集刊 TOMのコラム渓流に遊ぶ


老獪(ろうかい)

 アマゴやヤマメは、岩魚に較べると狡猾である。小さいうちは警戒心が足りないのか、よく食いついてくるけれど、大きいものは餌を口に入れてもすぐに吐き出してしまうこともあるし、またあるときは、餌と一緒に下りながら餌の端だけを上手に食べていったりもする。

 盛夏になると、釣り師の竿の間をくぐり抜けた、連戦錬磨の25センチを越える老獪なあまごが、淵の後ろの方で悠々と泳いでいるのが見られるようになる。餌を流してみると、最初は興味を示すのだが、その後は見向きもしない。水面に落ちた羽虫をねらっているのだろうか、餌に動きをつけて水面に流してみても、寄ってはくるものの食わないのである。

 しかしどういうわけか、こうしたアマゴでも、ときどき食いついてくることがある。右へ行ったり左へ行ったり、はては岩の下に隠れたりと走り回るが、ようやく観念して足下に引き寄せられてくる。上げてみると、何だかしまったというような顔つきをしている。

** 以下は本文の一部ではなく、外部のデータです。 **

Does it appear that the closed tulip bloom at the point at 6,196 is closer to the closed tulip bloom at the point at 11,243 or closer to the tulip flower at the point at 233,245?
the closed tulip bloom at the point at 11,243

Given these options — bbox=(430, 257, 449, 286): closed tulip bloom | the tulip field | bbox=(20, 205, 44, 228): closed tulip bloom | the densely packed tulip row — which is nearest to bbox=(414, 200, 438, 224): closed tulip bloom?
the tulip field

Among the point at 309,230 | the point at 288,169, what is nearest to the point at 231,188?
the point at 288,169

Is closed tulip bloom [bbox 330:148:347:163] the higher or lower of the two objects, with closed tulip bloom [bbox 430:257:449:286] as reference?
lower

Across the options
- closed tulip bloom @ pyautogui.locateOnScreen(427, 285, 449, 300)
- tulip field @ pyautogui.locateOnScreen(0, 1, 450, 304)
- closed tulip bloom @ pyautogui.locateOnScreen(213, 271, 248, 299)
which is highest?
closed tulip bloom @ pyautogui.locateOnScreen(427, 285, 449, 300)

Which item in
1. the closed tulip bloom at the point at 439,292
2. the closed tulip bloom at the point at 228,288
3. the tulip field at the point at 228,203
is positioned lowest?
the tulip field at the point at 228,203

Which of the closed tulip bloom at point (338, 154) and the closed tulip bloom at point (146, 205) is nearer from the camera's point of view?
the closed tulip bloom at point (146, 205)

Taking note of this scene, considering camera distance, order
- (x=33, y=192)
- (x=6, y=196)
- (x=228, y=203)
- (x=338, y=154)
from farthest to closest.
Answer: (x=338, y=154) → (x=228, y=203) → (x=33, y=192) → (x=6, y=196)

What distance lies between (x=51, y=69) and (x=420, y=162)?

 さて、自分の日々の生活に目を移してみると、過ちばかり積み重ねているといった方がよいくらいだ。まわりの方々のおかげで、なんとか暮らしているようなものである。だから、せっかく大きく育ったのに、たった一度の過ちで釣り上げられてしまったあまごを見ると、ちょっとかわいそうな気がするのである。結局、もとの流れに放してしまうのであるが、いやはや、釣り師失格であろうか。



(盛夏、奥飛騨・蒲田川)
28センチのヤマメ。穂高の豊富な水量に立ち向かう、大きな尾鰭、精悍な顔立ち。



(初秋、奥三河・寒狭川)
尺アマゴ。小渓の大淵にひそむ一尾。張り出した下顎、物憂げな顔。